I've been keeping an eye on him all these weeks, even pulling him inside when the rain or wind got to be too much. I left him by the bedroom window though, so he wouldn't be too far from his Vitamin D.

Eventually, leaves started to sprout. And today, when I came home from work, I looked out the window and gasped. Our Tree of Love No. 2 is in bloom again. It's a tiny bloom, just one lonely little white flower, but it's definitely there.

Funny how after 6 months of Brent and I being apart, our little friend decides to show his true colors just before my baby comes home. They say everything happens for a reason, and all that jazz.

I never thought a stick in a pot would remind me of that.

Friday, January 1, 2010

Beyond.

I had a friend that used to say that a lot. That he was beyond. He's French, so I always thought it was just some phrase that had gotten lost in translation.

How are you doing?, you'd say.
Oh, I'm just beyond, his reply.

Sometimes he'd elaborate. Beyond this or beyond that. I never knew what that meant until now. Turns out I was right. It is something lost in translation - but not how you think.

Last night I rang in the New Year with a group of friends. We bar hopped, I saw a few people I hadn't seen in awhile, and no matter where we went, it never failed. I bet you're excited about getting your man back soon, huh?

Everywhere I went, someone asked me about him. Or brought it up when I'd look at my watch to check the time. Or the few times in the night that I phased out and seemed to just be staring into space.

Beyond.

That's all I could think. I'm so beyond excited. Beyond being happy. Beyond feeling, really. Love, right now, is just pain to me. There is joy, of course, but with every joy there's hurt. I can't physically share anything with him right now. I can't touch him. I can't be touched. I can't look in his eyes. Or explain to him with mine how horrible or beautiful my days are.

Being alone and in love is so beyond what anyone can ever know. Separation is inexplicable. It seems like sometimes I'm the only one that does know. The only person who knows how tragic this has been.

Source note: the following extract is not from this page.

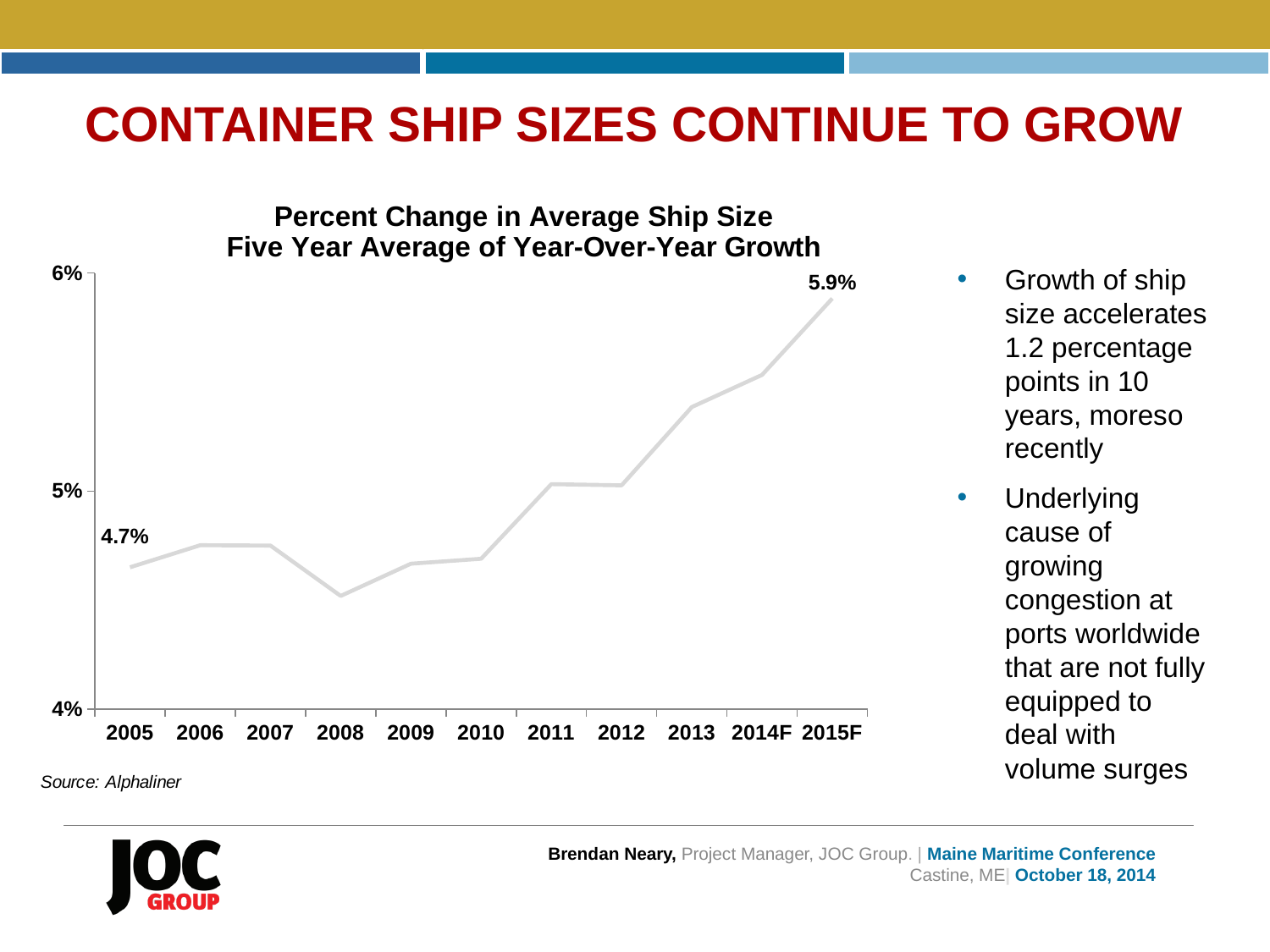
Which year has the lowest value in the chart? 2008 What kind of chart is shown on the slide? Line chart Is the value for 2013 greater or less than 5%? greater How many years are plotted on the x axis of the chart? 11 Is the value for 2008 greater or less than 5%? less What is the value for 2005 in the chart? 4.7% What is the title of the chart? Percent Change in Average Ship Size Five Year Average of Year-Over-Year Growth Which year has the highest value in the chart? 2015F Do the values generally rise or fall from 2005 to 2015F? Rise What is the difference between the 2015F value and the 2005 value? 1.2 percentage points What is the value for 2015F in the chart? 5.9% Which is larger, the value for 2013 or the value for 2009? 2013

Right now, there is no counting down. It's beyond that. It's beyond watching the calendar or trying to figure out how many minutes have to pass before I can see him again. It's like being lost in space.

I just want him home. I want to feel like I'm not some zombie just going through the motions. I want to feel like my days are about more than just staying busy. I want to feel like everything I could ever want is within my grasp again. Not beyond my control.